### PROBLEM DESCRIPTION
Lay out the stretch of records from the line containing "Given the image, is the" through the end of the records as a two-column CSV with the columns record and reply. Each request gets one row, with its text and its answer each in a single quoted field and line breaks replaced by spaces.
▬▬▬▬▬▬
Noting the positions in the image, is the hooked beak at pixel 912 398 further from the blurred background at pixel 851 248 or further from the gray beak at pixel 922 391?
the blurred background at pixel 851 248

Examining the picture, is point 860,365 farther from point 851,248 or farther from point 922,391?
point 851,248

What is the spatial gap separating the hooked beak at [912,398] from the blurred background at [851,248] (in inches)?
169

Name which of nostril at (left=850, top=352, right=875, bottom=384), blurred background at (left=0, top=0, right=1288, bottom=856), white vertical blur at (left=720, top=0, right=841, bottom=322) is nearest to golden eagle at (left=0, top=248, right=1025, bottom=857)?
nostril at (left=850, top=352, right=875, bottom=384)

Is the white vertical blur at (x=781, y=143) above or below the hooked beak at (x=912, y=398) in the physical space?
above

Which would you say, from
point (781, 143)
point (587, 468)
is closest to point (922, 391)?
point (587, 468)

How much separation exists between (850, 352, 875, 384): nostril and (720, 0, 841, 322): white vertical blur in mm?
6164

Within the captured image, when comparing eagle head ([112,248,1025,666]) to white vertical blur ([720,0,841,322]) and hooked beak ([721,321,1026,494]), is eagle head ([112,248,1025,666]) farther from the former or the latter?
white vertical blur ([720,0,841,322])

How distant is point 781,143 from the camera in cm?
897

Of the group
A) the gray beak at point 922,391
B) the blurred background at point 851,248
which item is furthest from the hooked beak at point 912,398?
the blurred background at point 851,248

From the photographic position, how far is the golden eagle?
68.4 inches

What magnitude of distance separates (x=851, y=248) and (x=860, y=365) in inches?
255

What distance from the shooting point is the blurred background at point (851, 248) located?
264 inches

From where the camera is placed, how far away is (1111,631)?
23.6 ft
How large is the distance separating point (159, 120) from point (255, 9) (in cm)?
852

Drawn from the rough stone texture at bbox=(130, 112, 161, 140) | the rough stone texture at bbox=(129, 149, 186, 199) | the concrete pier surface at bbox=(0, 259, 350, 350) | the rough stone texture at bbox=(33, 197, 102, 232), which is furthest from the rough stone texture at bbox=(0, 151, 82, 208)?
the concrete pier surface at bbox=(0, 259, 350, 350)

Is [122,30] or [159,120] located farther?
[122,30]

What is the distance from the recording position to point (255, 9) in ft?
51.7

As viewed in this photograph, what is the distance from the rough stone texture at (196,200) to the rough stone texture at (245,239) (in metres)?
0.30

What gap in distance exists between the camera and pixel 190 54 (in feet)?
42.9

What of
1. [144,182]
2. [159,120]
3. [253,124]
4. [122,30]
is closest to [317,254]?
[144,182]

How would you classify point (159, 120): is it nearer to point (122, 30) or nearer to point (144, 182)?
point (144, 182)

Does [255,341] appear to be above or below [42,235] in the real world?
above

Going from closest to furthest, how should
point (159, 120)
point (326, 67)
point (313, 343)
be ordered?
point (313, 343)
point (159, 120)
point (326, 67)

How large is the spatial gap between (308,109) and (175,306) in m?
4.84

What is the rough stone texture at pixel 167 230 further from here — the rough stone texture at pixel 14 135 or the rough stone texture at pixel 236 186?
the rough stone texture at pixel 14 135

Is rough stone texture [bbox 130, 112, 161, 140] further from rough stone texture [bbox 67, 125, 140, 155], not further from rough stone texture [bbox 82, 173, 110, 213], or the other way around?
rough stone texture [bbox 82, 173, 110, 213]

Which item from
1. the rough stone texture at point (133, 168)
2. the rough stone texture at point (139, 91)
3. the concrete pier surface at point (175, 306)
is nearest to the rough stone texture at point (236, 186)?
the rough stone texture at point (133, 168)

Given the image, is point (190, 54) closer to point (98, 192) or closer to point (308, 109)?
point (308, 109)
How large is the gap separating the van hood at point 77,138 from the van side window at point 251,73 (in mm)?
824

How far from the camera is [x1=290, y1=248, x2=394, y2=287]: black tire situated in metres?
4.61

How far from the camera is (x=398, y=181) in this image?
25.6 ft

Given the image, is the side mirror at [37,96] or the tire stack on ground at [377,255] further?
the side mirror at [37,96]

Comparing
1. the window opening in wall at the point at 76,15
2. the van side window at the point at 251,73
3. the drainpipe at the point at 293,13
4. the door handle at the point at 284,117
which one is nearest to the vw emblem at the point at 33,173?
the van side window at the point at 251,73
▬▬▬▬▬▬
### FULL RESPONSE
record,reply
"Given the image, is the side mirror at [37,96] or the tire stack on ground at [377,255] further?","the side mirror at [37,96]"
"Comparing 1. the window opening in wall at the point at 76,15 2. the van side window at the point at 251,73 3. the drainpipe at the point at 293,13 4. the door handle at the point at 284,117 which one is nearest to the vw emblem at the point at 33,173?","the van side window at the point at 251,73"